Chico Villar

Personal information
- Full name: Nestor Villar
- Date of birth: March 13, 1947 (age 79)
- Place of birth: Peru
- Height: 5 ft 0 in (1.52 m)

Managerial career
- Years: Team
- 1982–1985: Oklahoma City Slickers (assistant)
- 1986–1993: Oklahoma City Warriors
- 1993–1995: Oklahoma City Warriors (assistant)

= Chico Villar =

Peruvian-American soccer coach (born 1947)

Nestor “Chico” Villar (born 13 March 1947) is a retired Peruvian-American soccer player and coach. He was a two-time Coach of the Year in the Southwest Indoor Soccer League.

==Coaching career==
Villar played professionally in Peru for seven years before moving to the United States in order to earn a master's degree in education at Oklahoma City University in 1971. He remained in the United States, coaching and playing at the amateur level. In 1983, he became an assistant coach with the Oklahoma City Slickers of the American Soccer League. In 1984, the Slickers moved to the newly created United Soccer League after the collapse of the ASL. During these year, Villar was also a coaching director in the Oklahoma Soccer Association.

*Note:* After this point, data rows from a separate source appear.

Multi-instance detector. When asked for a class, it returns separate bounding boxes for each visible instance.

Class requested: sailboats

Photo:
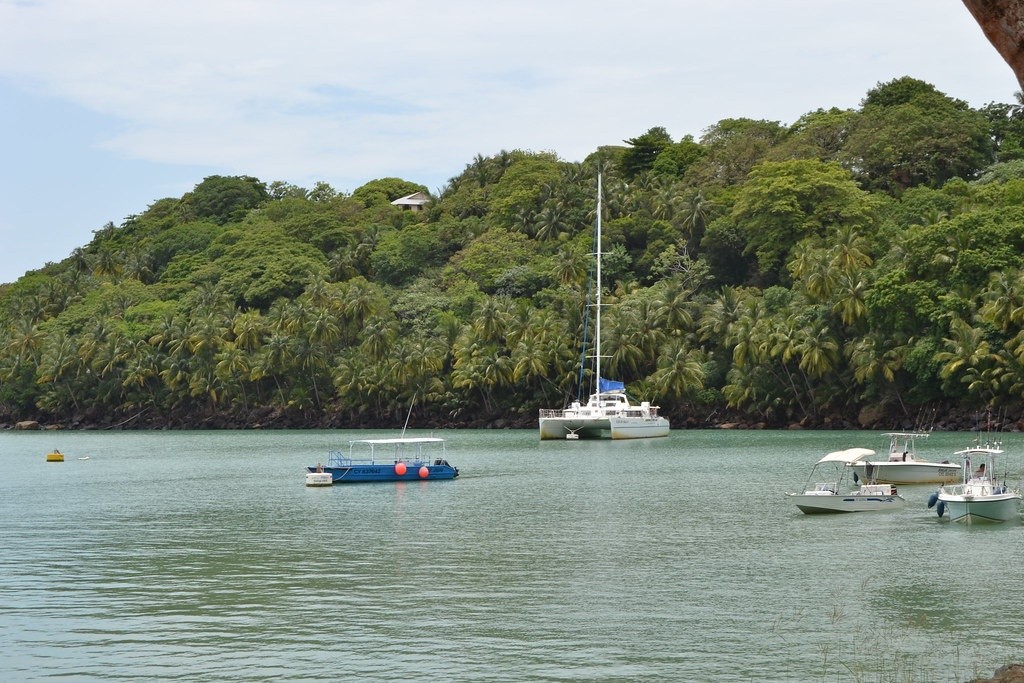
[540,173,669,440]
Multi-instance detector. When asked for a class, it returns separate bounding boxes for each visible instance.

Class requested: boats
[785,448,905,514]
[47,450,64,461]
[845,397,961,485]
[937,406,1022,526]
[306,390,460,486]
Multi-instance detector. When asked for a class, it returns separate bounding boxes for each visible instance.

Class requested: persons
[903,452,908,461]
[973,464,986,478]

In February 1985. Villar opened the Indoor Soccer Arena at 100 N McCormick in Oklahoma City. At the time it was the only indoor soccer facility in the city. In 1986, Villar was part of the amateur Oklahoma City Hot Spurs which won the Oklahoma State championship. In November 1986, Villar, along with other local soccer enthusiasts, founded the Oklahoma City Warriors and entered it into the newly created Southwest Indoor Soccer League. In that first season, Villar was named Coach of the Year as the Warriors fell in the playoff semifinals. In 1988, Villar repeated as Coach of the Year as the Warriors took the SISL title over the Austin Sockadillos. In 1992, Villar again led the Warriors to the SISL indoor title. In February 1993, the Oklahoma City Warriors and the Oklahoma City Spirit of the Lone Star Soccer Alliance merged to form the second Oklahoma City Slickers. Villar became an assistant coach and general manager of the Slickers. In 1995, the Slickers finished runner-up to the Atlanta Magic.

==Criminal offences==
However, Villar left the Slickers organization after being arrested for committing lewd acts with a minor.

He was convicted, sentenced to probation, but convicted again in 1997 while on probation and sent to prison.